I did have a small remark on the proposal:

Checkpoint trajectory: One xtc file per replica.

You probably do not want to use a lossy format like xtc (stores positions to about 1e-3 A) for checkpointing trajectories.

andrrizzi commented 5 years ago

You probably do not want to use a lossy format like xtc (stores positions to about 1e-3 A) for checkpointing trajectories.

Thank you so much for your input, @sroet. I wasn't aware of that, and I think it's a fair concern. We may want to save the checkpoint in dcd instead then.

We also need to think about how to handle the restraint reweighting which relies on the solute trajectory. A solution that would let us store it in low-precision would be to add the option to compute and store at runtime distances and energies. Actually, this feature was transferred here from YANK with the multistate module, but maybe we want to handle that only in YANK to keep things simpler here.
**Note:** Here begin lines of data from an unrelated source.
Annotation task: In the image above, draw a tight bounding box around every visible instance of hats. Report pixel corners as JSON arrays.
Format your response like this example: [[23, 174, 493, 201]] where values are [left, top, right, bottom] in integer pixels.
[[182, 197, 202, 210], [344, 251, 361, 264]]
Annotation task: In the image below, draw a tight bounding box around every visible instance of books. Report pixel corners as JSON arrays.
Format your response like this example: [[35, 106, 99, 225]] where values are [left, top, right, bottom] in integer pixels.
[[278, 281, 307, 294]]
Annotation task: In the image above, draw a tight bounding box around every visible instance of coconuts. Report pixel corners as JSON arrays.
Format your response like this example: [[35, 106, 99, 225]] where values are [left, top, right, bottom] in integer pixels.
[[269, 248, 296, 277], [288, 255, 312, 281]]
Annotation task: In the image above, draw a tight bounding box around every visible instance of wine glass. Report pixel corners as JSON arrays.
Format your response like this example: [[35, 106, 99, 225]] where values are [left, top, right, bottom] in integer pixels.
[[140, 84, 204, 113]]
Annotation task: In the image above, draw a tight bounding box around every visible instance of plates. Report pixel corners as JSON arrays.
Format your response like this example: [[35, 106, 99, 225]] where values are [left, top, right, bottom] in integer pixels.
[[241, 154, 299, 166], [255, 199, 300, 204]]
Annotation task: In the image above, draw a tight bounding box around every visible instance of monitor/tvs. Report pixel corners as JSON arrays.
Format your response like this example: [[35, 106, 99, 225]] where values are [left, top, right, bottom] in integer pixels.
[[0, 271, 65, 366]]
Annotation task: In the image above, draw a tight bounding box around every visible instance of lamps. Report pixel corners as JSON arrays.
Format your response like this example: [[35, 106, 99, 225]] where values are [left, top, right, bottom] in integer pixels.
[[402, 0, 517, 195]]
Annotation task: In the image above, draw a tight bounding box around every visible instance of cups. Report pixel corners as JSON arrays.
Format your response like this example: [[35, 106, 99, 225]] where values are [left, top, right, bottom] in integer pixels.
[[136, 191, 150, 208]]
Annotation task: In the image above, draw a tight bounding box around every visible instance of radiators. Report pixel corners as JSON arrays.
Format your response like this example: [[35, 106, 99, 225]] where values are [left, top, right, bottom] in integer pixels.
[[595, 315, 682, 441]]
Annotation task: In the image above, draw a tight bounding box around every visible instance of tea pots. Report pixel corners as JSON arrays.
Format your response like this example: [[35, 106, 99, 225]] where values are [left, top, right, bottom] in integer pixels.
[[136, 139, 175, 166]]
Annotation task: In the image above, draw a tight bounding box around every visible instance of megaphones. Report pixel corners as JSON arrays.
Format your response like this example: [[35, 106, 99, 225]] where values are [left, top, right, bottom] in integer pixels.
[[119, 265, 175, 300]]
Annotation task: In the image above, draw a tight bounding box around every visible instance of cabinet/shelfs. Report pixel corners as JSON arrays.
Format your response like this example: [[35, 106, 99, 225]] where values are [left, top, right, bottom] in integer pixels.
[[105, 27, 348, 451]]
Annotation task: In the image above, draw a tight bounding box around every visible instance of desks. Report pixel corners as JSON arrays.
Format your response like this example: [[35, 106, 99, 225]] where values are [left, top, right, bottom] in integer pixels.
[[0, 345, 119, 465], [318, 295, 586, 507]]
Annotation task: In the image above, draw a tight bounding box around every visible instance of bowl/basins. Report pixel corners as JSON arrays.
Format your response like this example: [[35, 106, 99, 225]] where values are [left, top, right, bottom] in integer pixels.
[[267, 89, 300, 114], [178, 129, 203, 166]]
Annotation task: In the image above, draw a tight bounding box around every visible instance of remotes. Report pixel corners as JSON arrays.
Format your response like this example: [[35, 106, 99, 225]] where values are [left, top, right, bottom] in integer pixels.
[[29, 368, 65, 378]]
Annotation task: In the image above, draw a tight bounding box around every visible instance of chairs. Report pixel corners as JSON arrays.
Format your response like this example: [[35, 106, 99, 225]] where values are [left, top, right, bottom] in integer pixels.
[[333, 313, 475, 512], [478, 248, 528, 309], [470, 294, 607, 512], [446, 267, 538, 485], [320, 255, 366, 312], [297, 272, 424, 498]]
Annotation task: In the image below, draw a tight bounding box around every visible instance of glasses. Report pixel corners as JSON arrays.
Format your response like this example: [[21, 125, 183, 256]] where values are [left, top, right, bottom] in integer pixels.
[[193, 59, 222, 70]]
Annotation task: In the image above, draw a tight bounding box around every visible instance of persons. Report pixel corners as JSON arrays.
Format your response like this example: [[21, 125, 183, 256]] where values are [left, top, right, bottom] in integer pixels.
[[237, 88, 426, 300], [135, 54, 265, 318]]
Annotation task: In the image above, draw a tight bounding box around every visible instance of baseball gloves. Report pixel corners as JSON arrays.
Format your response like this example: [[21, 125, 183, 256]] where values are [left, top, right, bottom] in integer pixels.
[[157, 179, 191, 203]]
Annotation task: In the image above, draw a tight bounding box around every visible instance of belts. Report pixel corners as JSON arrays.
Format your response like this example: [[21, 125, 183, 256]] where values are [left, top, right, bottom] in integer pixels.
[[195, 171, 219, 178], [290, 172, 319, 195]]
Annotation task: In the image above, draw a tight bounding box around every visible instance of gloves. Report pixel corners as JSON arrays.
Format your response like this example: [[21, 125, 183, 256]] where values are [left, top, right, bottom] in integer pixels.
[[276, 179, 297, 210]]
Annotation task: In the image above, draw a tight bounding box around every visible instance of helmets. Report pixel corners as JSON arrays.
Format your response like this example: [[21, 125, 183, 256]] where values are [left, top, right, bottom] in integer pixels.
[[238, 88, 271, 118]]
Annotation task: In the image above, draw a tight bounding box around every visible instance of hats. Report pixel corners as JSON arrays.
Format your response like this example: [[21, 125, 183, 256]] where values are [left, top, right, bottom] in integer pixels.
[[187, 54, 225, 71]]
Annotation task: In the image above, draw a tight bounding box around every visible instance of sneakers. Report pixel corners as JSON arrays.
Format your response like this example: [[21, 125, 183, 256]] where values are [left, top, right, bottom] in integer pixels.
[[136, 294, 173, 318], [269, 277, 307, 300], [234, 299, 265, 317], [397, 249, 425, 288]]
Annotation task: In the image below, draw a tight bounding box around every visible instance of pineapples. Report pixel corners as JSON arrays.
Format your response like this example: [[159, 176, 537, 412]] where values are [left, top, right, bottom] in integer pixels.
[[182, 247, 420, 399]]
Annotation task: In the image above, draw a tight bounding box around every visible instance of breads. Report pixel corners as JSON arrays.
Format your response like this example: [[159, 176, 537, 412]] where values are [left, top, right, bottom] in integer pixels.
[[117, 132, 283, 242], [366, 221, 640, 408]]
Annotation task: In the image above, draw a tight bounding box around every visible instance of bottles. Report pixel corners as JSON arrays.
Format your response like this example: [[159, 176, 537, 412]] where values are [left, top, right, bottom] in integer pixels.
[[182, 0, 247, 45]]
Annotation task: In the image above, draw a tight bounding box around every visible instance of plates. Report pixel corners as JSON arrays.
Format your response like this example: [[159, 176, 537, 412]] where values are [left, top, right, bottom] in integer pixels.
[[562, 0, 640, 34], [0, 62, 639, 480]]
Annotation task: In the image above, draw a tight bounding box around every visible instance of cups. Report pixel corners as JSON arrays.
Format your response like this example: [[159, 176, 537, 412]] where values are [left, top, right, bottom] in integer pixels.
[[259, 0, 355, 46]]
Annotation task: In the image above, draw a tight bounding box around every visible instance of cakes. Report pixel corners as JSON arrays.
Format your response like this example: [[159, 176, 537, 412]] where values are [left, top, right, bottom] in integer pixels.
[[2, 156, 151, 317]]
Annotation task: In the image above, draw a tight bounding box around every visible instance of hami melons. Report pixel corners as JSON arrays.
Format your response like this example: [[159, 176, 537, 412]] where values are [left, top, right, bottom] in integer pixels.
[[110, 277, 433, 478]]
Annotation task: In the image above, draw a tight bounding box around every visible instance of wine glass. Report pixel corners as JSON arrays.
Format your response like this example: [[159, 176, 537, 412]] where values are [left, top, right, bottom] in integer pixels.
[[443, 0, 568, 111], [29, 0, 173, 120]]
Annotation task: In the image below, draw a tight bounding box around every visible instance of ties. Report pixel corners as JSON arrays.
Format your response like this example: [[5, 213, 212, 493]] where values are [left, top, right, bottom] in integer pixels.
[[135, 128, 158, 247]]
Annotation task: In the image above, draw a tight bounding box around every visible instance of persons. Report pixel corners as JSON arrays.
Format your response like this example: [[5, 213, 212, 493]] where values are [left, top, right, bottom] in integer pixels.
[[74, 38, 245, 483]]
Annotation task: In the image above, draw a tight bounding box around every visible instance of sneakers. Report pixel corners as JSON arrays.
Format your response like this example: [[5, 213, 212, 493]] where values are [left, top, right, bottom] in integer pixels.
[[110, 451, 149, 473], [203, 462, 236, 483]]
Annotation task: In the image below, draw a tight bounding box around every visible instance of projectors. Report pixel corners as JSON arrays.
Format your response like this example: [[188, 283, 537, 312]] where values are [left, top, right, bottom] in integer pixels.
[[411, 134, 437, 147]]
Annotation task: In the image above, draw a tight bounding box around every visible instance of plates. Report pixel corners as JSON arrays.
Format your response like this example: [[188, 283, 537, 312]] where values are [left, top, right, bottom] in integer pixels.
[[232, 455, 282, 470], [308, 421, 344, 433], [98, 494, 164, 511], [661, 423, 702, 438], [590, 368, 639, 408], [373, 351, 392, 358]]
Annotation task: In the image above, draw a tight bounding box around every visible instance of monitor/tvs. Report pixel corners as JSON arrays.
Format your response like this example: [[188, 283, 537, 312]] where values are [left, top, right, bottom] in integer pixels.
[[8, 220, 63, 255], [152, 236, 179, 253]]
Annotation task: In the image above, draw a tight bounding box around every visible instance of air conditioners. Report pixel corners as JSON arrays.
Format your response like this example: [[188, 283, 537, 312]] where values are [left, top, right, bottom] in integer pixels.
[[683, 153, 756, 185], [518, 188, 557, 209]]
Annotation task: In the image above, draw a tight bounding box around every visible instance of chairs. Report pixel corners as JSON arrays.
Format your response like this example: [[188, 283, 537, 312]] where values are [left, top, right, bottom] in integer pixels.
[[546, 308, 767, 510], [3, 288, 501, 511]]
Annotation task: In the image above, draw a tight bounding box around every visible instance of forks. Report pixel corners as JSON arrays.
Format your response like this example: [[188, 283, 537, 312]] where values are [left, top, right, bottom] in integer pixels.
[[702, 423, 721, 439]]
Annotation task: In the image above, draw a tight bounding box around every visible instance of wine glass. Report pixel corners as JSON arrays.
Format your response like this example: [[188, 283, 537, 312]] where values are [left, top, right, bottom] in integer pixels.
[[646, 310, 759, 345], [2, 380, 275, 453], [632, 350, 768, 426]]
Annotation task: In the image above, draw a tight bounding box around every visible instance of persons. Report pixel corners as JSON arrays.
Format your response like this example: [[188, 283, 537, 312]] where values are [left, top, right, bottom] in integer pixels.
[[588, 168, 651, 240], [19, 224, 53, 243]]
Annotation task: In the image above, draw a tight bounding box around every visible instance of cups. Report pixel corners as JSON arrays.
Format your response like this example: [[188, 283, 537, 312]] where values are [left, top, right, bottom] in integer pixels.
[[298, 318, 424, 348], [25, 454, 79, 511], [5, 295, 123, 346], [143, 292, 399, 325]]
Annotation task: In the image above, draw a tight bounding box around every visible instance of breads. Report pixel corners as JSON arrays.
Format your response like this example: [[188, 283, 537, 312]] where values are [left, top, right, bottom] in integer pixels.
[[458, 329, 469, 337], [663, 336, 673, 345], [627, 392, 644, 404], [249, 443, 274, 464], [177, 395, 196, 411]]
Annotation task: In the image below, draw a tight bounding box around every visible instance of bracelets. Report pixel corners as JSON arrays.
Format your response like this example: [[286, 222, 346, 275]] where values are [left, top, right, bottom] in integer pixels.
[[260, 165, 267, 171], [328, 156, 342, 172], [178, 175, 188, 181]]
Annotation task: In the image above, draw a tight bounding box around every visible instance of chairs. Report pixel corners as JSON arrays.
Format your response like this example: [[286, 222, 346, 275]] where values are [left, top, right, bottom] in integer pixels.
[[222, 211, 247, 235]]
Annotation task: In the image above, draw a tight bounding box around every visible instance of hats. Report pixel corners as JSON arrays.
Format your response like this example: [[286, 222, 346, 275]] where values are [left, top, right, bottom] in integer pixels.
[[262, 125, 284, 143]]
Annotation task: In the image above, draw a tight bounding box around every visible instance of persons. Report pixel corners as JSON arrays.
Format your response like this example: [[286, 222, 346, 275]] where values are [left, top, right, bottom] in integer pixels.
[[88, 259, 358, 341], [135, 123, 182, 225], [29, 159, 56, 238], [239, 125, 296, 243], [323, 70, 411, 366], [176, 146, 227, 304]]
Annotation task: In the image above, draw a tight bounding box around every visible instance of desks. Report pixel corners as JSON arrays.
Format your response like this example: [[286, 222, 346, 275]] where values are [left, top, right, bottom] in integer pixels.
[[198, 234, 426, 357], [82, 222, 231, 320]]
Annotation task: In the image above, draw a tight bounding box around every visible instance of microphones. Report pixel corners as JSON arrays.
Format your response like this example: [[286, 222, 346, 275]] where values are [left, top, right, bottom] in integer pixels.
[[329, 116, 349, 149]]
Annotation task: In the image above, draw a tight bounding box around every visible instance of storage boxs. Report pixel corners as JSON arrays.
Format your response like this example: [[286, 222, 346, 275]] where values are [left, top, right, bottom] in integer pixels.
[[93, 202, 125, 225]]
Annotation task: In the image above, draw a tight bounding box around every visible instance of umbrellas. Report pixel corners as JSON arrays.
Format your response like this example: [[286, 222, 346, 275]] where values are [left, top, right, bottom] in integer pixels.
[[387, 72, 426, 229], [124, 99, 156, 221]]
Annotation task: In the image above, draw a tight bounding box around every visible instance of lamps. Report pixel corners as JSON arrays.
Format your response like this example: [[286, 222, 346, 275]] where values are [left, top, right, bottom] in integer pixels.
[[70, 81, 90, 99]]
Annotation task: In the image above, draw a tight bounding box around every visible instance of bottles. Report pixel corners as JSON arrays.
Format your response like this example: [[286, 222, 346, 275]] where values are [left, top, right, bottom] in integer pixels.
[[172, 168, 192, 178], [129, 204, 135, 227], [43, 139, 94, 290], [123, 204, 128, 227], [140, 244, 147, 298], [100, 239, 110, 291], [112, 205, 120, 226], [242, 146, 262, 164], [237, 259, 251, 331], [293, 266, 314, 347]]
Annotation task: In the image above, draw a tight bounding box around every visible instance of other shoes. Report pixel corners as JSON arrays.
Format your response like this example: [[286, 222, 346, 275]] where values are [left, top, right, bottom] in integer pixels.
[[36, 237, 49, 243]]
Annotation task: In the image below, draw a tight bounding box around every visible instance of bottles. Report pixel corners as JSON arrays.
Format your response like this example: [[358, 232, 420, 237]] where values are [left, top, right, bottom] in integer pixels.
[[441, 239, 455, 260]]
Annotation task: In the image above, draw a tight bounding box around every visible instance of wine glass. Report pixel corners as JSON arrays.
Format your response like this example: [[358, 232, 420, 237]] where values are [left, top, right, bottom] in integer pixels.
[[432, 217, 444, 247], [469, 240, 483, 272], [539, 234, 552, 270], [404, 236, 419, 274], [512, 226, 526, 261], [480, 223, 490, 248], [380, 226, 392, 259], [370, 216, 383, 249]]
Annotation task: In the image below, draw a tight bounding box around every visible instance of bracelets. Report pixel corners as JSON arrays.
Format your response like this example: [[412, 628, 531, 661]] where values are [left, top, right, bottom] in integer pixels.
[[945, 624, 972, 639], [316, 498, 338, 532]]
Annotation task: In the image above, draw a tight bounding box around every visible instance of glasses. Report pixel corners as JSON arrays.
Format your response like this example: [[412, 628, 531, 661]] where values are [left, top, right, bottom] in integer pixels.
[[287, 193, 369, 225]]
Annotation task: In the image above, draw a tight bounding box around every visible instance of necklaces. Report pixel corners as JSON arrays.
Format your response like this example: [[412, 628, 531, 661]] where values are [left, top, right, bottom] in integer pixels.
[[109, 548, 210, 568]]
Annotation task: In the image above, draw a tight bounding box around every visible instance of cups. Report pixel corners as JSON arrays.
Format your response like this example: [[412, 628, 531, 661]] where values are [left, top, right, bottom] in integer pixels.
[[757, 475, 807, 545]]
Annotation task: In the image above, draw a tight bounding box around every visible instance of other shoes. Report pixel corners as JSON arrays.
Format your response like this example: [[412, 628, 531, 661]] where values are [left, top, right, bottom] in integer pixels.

kyleabeauchamp commented 5 years ago

Are there parallel backends for netCDF that would also allow parallelism without a refactor?
You might want to copy some ideas from xarray, which is now used by arviz as a backend for MCMC trace storage---it won't have exactly what you need, but maybe the overall structure would be inspring. https://arviz-devs.github.io/arviz/notebooks/XarrayforArviZ.html

jchodera commented 5 years ago

I agree with @sroet that it would be best not to use XTC for checkpoints.

Are the checkpoint files particularly problematic, or could we keep those in NetCDF format?

Also tagging @jaimergp for input.

jchodera commented 5 years ago

Question: Should we keep the old reporter around and maybe change its name to NetCDFReporter to allow reading data generated with previous versions or do we anticipate installing a previous version of openmmtools/yank will suffice for our needs?

That would be ideal if it doesn't become a huge pain to maintain. But you may find that you need to refactor the storage layer API, however, which would require more effort to update the NetCDFStorageLayer.

In particular, the current storage layer API has some issues with either (1) being ultra-specific in exposing specific variable interfaces, rather than general, or (2) missing interfaces for some variables. It might be useful to first evaluate whether the storage layer API needs to be refactored before implementing a new storage class.

jchodera commented 5 years ago

One more consideration: Ideally, for maximum performance, data to be written to disk would be offloaded to another thread to flush to disk asynchronously. That will allow the simulation to continue on the GPU while the disk write is pending. We want to do this in a way that allows us to robustly resume from the last checkpoint.

andrrizzi commented 5 years ago

Thank you very much for the tips, @kyleabeauchamp .

Are there parallel backends for netCDF that would also allow parallelism without a refactor? Are the checkpoint files particularly problematic, or could we keep those in NetCDF format?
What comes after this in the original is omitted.